During my permanence at ISR (Institute of Systems and Robotics, Coimbra, Portugal), I had the possibility to deeply investigate the Foot Gesture Recognition field and to identify what I consider as the main challenges.
- The first challenge is related to system wearability and long term usability.Even though based on sEMG technology, previous attempts of building Foot Gesture Recognition systems failed in providing comfortable solutions.
What I have learned is that finding a compromise among different aspects can be a solution.
System dimensions are of course linked to the number of EMG sensors and, in turn, this affects the classification rate, the number of discernible gestures and the response time.
As a rule of thumb – considering an equal number of gestures – the higher the number of sensors, the higher the classification rate but also the calibration and the classification response time.
- The second challenge is linked to gestures discern-ability. Lower limbs daily general movements (e.g. walking, jumping, climbing stairs etc.) provide the systems with high variance, which is difficult to interpret and prone to get misclassified with most of the defined gestures. This kind of misclassification turns into a safety problem when it comes to using this technology for critical applications.
An innovative alternative
The Institute of Systems and Robotics recently proposed its own solution to overcome the challenges described above: the ISR band. The system uses a Support Vector Machine (SVM) to classify five-foot gestures with accuracy higher than 90%.

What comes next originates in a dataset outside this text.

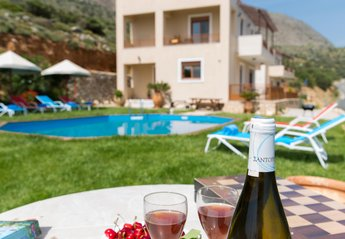 Villa in Greece, Agia Paraskevi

It consists of only two surface EMG sensors connected via an elastic band and, thus, it can be comfortably worn under the trousers all day long. Furthermore, the gesture discern-ability is addressed by using one of the five gestures as a lock command, in combination with an ad-hoc adaptation of the SVM kernel thresholds.
ISR band for Foot Gesture Recognition
The applied methodology is deeply explained in a recent article from ISR published on IEEE Sensors Journal. With the help of three volunteers, and by the means of specific tests, the authors prove good sessions independence and total disturbance rejection.
They report that after a short calibration – less than 10 minutes, considering database population and training – even beginner users demonstrate a fast adaptation and a high level of confidence in the system usage, suggesting ISR band as an intuitive interface.
Only one initial calibration is needed per user. Unless the user changes, it only takes the re-positioning of the sensors on the same spots on the legs to take advantage of a previously saved calibration. Moreover, the experimental results show that this innovative technology provides the system with total protection against unwanted gesture recognition. The user is free to move while the system is locked, and this broadens the usage range towards hands-free control applications with higher levels of criticality.
ISR band how to wear it
This ISR investigation is one of the early studies about sEMG Foot Gesture Recognition showing that it is possible to safely adopt a complete hand-free approach. Definitely, several aspects of this work may be further improved, for instance, starting from the hardware: even though optimized, the set up can still be minimized. As matter of fact, the ISR Lab already announced the willingness to apply ultra-thin stretchable patches internally recently developed, which can be directly stuck to skin. However, the adaptations will not end there. The learning and classification methods will be updated to new and more efficient deep learning techniques, resulting in more benefits for the gesture recognition rate and the response time.
With no doubt, this work already paved the way to conceive Foot Gesture Recognition as a real alternative in a world where, every day more, people and machines need to collaborate in an integrated manner within flexible environments.